Patients with plasma cell disorders (PCDs) such as multiple myeloma (MM) have compromised immunity, and potent anti-cancer treatments further deplete immunity, making them highly susceptible to infections. Influenza infections represent a common morbidity, despite routine administration of seasonal flu vaccines, highlighting the need for better vaccination strategies for this population.
According to results from a randomized study presented at the 2017 ASH Annual Meeting, a strategy of a higher-antigen-dose flu vaccine followed by a booster shot prevented infection in most patients with PCDs and led to more durable protection against flu – even in the middle of flu season.
“We previously reported that a two-dose strategy of high-dose influenza vaccine is safely tolerated in patients with PCDs and associated with fewer laboratory-confirmed influenza infections,” reported lead author Andrew Branagan, MD, from the Cancer Center at Massachusetts General Hospital in Boston. But, he added, the extent of seroprotection was “unexpected.”
A total of 122 people were enrolled (median age = 67 years; range = 42-90 years) in this double-blind, randomized trial; 97 required therapy and 25 had asymptomatic gammopathy. Patients were randomized 2:1 to receive either two doses of high-dose influenza vaccination (separated by 30 days; n=74) or standard-of-care influenza vaccination (a single, age-based vaccination plus a saline placebo injection at 30 days; n=48).
To document the immunologic effects of this vaccination strategy, the researchers analyzed the serologic responses (via hemagglutination inhibition [HAI] titers) at four timepoints: baseline, 30 days following the initial vaccine, 30 days following the second vaccine, and at the end of the flu season (April 30).
Following the second vaccine (or saline placebo), rates of total seroprotection (against all three influenza vaccine strains, defined as HAI >40) were 86.3 percent for patients who received two high-dose vaccines, compared with 63.9 percent for those who received the standard vaccination (p<0.05).

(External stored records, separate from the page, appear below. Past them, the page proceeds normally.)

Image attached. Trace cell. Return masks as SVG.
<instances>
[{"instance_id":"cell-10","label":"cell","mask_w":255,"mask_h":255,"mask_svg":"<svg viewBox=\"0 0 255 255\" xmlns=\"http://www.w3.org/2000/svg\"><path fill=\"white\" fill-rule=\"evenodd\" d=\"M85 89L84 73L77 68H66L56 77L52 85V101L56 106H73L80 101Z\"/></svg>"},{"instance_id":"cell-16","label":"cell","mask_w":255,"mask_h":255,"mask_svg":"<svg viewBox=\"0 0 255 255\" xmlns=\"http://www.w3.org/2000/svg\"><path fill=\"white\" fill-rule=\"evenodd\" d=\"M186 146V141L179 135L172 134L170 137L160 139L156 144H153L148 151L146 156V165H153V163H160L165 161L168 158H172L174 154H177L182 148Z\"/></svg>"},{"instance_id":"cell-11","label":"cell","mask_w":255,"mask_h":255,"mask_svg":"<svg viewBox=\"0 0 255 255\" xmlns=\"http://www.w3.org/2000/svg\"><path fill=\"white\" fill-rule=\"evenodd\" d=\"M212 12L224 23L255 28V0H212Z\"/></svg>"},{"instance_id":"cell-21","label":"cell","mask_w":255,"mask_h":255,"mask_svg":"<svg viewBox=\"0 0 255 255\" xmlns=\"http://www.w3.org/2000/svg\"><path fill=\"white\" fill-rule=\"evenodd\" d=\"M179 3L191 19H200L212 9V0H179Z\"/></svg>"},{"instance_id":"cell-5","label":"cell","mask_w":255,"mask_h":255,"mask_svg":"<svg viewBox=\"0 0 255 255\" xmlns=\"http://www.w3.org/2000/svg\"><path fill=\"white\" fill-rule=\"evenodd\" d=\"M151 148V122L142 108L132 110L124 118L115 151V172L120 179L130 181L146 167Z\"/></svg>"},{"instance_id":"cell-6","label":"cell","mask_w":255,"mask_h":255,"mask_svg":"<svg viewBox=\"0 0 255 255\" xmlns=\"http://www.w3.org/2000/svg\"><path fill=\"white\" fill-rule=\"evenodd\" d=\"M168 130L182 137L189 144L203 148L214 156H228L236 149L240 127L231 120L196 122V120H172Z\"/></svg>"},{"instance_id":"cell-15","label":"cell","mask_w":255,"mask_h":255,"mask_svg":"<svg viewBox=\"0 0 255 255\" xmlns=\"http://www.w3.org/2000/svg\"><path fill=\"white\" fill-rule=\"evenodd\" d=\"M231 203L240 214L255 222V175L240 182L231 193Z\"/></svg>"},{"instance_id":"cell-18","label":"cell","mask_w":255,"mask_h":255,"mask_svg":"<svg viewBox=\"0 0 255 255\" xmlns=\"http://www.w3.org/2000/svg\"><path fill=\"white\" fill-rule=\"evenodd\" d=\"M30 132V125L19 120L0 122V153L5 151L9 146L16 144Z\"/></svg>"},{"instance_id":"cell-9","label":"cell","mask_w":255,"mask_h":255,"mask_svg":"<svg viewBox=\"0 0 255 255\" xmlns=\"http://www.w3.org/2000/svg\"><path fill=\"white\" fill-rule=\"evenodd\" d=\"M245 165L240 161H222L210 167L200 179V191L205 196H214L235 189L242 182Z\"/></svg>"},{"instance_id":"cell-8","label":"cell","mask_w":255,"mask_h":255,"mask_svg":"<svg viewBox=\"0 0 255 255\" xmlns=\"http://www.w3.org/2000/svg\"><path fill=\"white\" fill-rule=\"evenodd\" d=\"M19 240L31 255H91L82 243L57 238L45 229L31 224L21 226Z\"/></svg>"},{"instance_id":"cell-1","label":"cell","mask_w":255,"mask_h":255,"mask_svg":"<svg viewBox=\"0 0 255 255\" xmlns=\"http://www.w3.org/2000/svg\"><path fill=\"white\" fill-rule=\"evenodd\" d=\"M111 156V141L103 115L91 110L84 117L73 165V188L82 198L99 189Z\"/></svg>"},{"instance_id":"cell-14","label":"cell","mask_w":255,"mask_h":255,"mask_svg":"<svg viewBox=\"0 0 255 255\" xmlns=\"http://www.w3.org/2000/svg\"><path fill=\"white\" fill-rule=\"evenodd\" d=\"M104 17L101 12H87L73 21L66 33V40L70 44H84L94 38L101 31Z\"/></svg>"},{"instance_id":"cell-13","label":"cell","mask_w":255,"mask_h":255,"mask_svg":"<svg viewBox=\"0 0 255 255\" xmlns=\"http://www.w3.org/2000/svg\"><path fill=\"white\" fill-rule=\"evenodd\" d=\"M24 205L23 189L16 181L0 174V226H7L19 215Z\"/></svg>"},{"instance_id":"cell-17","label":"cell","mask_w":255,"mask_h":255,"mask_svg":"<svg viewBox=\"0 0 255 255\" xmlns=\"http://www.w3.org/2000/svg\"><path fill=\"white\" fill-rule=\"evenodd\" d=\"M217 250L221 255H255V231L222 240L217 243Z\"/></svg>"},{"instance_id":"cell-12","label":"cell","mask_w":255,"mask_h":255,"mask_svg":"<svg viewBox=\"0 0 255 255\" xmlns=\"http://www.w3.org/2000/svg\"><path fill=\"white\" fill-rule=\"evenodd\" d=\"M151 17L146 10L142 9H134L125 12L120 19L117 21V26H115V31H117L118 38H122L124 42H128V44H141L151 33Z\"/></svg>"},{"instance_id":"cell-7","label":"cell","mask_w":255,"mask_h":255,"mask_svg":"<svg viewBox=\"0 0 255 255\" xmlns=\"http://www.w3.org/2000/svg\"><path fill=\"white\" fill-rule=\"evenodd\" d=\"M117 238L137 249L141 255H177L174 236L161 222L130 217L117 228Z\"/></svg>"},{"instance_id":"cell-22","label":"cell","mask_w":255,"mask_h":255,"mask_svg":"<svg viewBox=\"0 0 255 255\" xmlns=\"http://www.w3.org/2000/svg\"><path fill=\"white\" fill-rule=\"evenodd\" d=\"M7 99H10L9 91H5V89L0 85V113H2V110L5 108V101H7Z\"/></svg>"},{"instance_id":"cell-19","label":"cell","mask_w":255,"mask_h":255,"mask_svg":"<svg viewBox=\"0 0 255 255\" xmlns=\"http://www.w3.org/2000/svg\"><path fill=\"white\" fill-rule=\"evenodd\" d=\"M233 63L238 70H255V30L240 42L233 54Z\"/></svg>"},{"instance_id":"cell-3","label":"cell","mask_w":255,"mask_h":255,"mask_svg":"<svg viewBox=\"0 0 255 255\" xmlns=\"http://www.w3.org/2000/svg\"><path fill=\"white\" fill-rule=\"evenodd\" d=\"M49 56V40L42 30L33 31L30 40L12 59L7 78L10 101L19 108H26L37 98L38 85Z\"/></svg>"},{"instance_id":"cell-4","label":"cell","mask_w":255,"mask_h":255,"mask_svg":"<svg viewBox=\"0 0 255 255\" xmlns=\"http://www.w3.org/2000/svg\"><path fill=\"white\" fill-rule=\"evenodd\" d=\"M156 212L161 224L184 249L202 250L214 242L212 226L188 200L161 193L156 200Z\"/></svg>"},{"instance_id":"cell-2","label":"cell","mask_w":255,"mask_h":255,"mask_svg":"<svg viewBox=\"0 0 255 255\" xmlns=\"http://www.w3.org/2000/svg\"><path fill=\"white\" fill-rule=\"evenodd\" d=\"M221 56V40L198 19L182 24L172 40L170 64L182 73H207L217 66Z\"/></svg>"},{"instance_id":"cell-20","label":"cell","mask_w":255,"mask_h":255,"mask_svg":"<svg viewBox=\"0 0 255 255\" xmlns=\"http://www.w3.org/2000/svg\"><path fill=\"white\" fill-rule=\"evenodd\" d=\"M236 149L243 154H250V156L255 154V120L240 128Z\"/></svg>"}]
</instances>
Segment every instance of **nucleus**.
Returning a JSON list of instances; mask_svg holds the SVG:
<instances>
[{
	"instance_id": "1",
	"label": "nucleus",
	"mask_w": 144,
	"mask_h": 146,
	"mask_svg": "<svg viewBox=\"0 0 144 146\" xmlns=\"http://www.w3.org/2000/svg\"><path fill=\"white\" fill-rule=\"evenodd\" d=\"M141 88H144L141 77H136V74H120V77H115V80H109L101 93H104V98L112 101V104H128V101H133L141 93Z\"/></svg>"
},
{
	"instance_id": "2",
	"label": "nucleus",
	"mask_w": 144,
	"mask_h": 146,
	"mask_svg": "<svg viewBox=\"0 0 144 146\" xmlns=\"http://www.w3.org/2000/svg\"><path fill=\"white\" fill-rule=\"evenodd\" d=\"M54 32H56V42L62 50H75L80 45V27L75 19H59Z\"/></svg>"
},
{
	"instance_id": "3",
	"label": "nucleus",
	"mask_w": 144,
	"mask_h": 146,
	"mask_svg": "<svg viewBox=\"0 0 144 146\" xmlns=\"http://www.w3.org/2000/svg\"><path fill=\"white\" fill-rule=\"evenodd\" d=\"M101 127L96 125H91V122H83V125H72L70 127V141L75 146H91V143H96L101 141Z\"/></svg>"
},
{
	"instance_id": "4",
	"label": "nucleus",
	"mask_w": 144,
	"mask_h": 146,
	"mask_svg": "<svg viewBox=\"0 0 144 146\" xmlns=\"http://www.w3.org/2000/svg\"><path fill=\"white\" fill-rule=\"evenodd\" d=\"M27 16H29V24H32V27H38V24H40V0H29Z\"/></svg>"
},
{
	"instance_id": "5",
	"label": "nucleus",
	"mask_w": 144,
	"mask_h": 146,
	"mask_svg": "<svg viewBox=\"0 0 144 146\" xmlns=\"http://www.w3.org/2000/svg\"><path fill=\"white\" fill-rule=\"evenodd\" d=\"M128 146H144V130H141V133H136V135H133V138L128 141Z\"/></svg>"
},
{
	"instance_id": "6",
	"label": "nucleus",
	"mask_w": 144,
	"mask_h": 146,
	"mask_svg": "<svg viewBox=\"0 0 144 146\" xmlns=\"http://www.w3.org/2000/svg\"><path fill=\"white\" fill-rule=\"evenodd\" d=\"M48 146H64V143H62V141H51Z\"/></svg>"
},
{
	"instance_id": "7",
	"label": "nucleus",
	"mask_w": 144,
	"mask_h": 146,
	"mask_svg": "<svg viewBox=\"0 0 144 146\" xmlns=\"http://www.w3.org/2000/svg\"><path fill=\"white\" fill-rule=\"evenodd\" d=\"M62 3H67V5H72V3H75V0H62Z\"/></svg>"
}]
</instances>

A higher proportion of patients in the two-dose group had sustained seroprotection through the end of flu season (58.5% and 33.3%). “Rates of seroprotection trended toward significance at the end of the flu season against all three vaccine strains (p=0.07) and against the H3N2 strain (p=0.05), and were significantly higher against the H1N1 strain (p<0.05),” the authors reported. The seasonal H1N1 strain was the predominant circulating strain during the 2015 to 2016 flu season, they added.
“Unexpectedly, [our] analysis revealed that protective HAI antibody titers rapidly fall in patients [with PCD],” Dr. Branagan observed. “Typically, HAI titers slowly decrease following a peak protective response, but do not drop below protective levels until after six months.” In this study, patients began to lose HAI seroprotection within four months, and even as soon as 30 days.
These results suggest that a two-dose series of high-dose vaccine mitigates loss of vaccine-induced HAI titers, allowing for more durable serologic protection throughout the flu season.
Subgroup analyses found that patients on active intravenous immunoglobulin therapy and immunomodulatory therapy were more likely to have a serologic response to flu vaccination, while older, male, and more heavily pretreated patients were less likely to respond. The researchers noted, however, that the study was not large enough to adequately evaluate those associations. This trial also only explored responses to three influenza strains, which may limit the applicability of the results to other circulating strains of the influenza virus.
“Studies are ongoing to further explore immune function following influenza vaccination, including cell-mediated responses, and to define the optimal dose and timing of influenza vaccination in patients [with PCD],” Dr. Branagan concluded.
The authors report no financial conflicts.
Branagan A, Duffy E, Foster C, et al. Two dose series of high-dose influenza vaccine is associated with longer duration of serologic immunity in patients with plasma cell disorders. Abstract #438. Presented at the 2017 American Society of Hematology Annual Meeting, December 10, 2017; Atlanta, GA.